> Text under study
____________________
|
Each side of the die is an equilateral triangle. Consider two adjacent sides sharing one edge, and on each triangle draw an altitude from the middle of the shared edge to the corner opposite. If we connect the ends of these two lines with a third line, and find the lengths of all three lines, we can calculate the angle X between the two triangular sides using the law of cosines.
Set the length of each edge of the icosahedron arbitrarily to 1. The height of the altitude on each triangle is then sqrt(3)/2.
Every vertex of the icosahedron consists of five triangles meeting at one point. The perimeter created by the outer edges of these five triangles is a regular pentagon with length of sides = 1. For any two adjacent triangles in this group, one end of the shared edge falls on a corner of the pentagon, and the corners of the pentagon immediately on either side are coincident to the corners of the triangles opposite their shared edge. A line between these two corners will have a length L where
L^2 = 1^2 + 1^2 – 2*1*1*cos(108) = 2.61803
Plugging in the lengths of the three sides of our mystery triangle,
L^2 = [sqrt(3)/2]^2 + [sqrt(3)/2]^2 – 2* sqrt(3)/2* sqrt(3)/2*cos(X)
X = arccos [(L^2 – 3/4 – 3/4) / (-2*3/4)]
X = arccos(-0.74535)
X = 138.189 degrees
|
____________________
> Data section
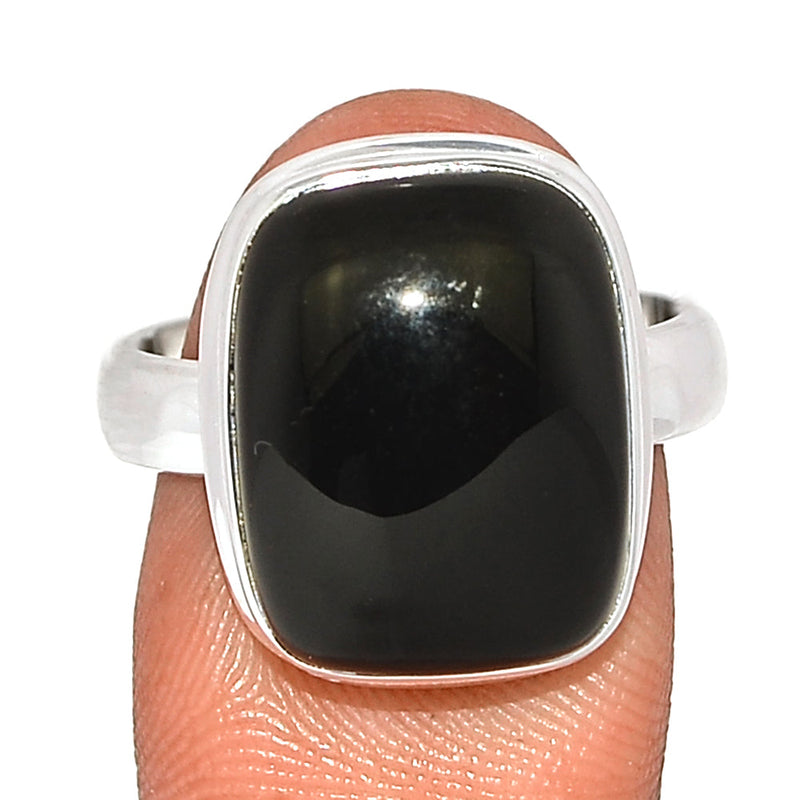 Black Onyx Ring - BOXR2913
____________________
> Work to be completed
In the die angle calculation, what shape do the outer edges of the five triangles meeting at one vertex form? The material comes from a separate source.

> Response
A regular pentagon with sides of length 1.